[Stored data entries]
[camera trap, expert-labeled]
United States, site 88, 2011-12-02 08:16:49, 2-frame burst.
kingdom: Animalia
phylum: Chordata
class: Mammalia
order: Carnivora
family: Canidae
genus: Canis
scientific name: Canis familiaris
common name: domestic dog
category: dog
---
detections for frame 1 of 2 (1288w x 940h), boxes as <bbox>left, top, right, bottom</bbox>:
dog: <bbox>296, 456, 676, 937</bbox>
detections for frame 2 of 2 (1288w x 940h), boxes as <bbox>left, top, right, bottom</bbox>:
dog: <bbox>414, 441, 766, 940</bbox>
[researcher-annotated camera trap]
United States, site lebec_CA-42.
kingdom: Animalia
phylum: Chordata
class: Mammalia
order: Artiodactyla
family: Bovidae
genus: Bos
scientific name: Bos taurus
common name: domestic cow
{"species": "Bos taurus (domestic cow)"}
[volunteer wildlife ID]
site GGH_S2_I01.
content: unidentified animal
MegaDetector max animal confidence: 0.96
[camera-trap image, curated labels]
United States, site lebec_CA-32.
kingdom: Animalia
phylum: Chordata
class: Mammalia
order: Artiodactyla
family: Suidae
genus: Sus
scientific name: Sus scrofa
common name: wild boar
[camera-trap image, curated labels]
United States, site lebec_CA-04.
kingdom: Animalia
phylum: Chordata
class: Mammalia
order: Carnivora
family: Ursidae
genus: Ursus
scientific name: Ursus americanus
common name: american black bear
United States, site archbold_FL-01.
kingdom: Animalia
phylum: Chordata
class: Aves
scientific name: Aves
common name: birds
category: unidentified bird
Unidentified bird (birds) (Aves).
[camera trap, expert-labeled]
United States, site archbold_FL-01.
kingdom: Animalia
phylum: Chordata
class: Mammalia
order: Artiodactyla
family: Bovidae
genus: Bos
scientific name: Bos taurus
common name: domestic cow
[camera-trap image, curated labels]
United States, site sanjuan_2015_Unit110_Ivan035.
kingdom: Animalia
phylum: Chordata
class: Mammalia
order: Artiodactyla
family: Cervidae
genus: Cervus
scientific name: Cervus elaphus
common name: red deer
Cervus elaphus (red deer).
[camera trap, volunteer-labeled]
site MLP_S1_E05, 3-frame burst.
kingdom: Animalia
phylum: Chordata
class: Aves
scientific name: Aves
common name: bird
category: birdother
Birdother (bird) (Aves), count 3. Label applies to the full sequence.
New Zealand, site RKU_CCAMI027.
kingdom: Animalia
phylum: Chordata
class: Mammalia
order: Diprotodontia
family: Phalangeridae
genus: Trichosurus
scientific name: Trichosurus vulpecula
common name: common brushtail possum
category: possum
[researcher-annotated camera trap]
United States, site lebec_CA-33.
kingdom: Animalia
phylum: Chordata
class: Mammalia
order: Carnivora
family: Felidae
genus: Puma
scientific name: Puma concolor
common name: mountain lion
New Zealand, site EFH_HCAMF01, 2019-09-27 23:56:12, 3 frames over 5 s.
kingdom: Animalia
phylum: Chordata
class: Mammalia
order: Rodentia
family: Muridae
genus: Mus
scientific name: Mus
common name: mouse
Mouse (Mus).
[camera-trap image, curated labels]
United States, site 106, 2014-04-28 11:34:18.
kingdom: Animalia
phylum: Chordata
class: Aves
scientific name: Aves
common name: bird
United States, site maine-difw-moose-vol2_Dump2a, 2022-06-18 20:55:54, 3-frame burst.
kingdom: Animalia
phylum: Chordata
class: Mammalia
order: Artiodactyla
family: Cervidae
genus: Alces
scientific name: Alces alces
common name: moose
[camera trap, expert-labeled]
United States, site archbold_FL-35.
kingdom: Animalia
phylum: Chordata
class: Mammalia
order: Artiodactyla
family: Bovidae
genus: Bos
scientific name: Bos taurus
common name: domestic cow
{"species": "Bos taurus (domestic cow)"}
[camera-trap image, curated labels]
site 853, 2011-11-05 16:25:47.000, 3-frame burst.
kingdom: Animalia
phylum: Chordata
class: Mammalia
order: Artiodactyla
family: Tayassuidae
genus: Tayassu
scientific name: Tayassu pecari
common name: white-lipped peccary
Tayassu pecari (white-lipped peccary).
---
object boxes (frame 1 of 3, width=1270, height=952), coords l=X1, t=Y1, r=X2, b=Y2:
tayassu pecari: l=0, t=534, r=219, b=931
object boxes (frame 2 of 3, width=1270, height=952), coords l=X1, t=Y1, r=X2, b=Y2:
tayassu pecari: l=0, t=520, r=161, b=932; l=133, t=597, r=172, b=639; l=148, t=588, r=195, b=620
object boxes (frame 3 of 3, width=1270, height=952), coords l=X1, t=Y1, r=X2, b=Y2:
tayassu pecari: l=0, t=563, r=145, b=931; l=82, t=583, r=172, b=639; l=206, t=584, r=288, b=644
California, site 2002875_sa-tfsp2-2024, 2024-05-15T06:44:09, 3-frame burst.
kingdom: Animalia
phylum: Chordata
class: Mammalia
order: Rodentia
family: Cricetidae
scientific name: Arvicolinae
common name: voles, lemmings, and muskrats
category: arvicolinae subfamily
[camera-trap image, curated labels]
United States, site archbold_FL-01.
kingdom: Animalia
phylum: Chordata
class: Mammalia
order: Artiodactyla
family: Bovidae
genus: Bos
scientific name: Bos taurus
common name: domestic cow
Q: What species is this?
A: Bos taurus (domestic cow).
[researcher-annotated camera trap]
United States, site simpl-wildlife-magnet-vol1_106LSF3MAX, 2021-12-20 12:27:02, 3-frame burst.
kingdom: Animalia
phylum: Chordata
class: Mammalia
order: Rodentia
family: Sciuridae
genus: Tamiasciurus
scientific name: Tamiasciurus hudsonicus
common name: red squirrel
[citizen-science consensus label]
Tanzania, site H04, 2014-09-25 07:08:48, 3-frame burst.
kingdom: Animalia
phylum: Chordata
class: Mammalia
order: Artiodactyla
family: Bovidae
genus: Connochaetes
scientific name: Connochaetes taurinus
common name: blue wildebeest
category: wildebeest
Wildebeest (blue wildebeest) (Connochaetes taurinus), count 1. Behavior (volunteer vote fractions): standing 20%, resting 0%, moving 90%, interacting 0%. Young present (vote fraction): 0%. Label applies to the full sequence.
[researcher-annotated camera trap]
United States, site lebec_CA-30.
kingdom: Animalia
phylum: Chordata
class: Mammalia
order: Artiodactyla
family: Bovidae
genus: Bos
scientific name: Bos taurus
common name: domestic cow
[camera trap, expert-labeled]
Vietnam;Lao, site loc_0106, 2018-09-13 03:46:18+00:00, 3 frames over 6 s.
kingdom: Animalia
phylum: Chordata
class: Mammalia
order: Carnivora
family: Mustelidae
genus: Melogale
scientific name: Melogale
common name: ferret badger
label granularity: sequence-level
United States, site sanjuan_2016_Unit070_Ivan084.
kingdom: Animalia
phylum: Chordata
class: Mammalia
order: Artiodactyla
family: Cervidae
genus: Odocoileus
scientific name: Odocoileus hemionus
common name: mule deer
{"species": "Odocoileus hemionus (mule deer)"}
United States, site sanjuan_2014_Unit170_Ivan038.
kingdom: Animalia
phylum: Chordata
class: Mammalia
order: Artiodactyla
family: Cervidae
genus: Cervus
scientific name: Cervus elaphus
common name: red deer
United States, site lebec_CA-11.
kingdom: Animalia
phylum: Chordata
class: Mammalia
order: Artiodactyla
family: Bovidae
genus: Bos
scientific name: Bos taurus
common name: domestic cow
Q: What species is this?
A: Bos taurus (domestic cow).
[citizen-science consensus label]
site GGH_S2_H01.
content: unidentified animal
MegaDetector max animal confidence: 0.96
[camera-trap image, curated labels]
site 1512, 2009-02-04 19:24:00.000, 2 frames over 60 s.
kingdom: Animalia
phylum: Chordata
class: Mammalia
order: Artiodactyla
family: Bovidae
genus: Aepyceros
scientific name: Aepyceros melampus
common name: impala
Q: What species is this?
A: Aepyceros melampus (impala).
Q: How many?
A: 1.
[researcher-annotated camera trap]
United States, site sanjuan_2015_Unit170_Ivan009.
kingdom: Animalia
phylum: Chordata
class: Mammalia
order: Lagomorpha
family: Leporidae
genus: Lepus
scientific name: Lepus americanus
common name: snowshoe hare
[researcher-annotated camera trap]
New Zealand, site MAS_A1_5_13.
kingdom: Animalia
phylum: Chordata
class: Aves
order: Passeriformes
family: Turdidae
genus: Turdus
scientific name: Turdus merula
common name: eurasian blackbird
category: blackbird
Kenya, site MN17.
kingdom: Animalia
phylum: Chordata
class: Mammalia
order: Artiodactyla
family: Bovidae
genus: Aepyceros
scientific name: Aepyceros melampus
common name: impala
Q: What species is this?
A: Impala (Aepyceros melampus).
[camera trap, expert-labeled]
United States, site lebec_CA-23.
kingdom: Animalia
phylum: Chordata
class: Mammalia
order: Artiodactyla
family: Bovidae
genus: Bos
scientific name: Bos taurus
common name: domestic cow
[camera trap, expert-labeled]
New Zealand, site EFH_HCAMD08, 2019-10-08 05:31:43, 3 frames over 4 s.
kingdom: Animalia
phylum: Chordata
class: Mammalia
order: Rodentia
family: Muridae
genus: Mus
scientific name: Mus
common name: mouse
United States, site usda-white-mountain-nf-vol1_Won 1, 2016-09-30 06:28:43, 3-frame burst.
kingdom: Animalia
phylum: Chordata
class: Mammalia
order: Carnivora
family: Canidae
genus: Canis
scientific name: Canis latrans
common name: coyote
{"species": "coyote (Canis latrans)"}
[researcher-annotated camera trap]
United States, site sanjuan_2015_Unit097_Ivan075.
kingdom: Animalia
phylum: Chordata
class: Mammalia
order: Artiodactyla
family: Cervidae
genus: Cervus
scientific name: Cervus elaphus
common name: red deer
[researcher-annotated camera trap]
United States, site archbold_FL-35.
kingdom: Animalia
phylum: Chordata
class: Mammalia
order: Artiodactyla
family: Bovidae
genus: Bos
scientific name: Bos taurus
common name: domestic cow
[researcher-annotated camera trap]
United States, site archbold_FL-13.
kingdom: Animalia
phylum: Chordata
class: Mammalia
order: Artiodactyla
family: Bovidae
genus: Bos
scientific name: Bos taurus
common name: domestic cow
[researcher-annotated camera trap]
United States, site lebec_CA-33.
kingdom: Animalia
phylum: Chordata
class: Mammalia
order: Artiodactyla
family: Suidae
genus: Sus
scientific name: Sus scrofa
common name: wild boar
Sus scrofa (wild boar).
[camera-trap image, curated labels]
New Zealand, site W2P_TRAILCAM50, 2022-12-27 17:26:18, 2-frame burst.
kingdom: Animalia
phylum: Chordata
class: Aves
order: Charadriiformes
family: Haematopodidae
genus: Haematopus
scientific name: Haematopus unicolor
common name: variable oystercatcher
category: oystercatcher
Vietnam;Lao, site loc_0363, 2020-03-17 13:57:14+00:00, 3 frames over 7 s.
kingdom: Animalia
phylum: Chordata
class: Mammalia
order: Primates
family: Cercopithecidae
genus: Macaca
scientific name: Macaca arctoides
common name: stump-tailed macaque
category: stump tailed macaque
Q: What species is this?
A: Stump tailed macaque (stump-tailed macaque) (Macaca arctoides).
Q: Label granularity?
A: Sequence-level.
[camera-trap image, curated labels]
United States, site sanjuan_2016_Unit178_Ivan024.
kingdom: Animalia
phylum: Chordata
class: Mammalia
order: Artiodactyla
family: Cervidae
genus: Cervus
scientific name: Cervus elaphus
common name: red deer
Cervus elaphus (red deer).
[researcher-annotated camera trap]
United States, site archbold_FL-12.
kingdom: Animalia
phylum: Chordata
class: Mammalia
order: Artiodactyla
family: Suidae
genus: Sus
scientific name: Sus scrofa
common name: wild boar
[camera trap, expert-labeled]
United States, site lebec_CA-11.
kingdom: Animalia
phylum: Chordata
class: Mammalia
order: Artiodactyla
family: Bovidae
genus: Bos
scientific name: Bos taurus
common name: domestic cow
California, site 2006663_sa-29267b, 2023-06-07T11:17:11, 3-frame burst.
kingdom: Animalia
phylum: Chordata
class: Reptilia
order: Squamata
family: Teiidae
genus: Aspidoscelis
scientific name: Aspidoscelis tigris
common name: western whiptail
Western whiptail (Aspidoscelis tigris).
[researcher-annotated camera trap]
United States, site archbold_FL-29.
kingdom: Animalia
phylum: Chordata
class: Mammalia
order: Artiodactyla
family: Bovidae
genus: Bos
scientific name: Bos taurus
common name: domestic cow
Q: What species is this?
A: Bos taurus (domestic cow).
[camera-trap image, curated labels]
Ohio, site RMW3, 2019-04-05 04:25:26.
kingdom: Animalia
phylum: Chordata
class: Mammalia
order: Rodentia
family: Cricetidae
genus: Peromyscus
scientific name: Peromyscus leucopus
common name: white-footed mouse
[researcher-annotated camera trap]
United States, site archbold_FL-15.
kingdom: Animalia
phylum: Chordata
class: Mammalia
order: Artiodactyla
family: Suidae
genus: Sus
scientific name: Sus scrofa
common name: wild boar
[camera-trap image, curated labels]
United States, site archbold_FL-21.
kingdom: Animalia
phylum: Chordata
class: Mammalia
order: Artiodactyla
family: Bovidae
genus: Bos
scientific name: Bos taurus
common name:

What this task involves:
All the lines that hold the word "over" must appear in the answer, copied from the records.

Output for this exercise:
New Zealand, site EFH_HCAMF01, 2019-09-27 23:56:12, 3 frames over 5 s.
Vietnam;Lao, site loc_0106, 2018-09-13 03:46:18+00:00, 3 frames over 6 s.
site 1512, 2009-02-04 19:24:00.000, 2 frames over 60 s.
New Zealand, site EFH_HCAMD08, 2019-10-08 05:31:43, 3 frames over 4 s.
Vietnam;Lao, site loc_0363, 2020-03-17 13:57:14+00:00, 3 frames over 7 s.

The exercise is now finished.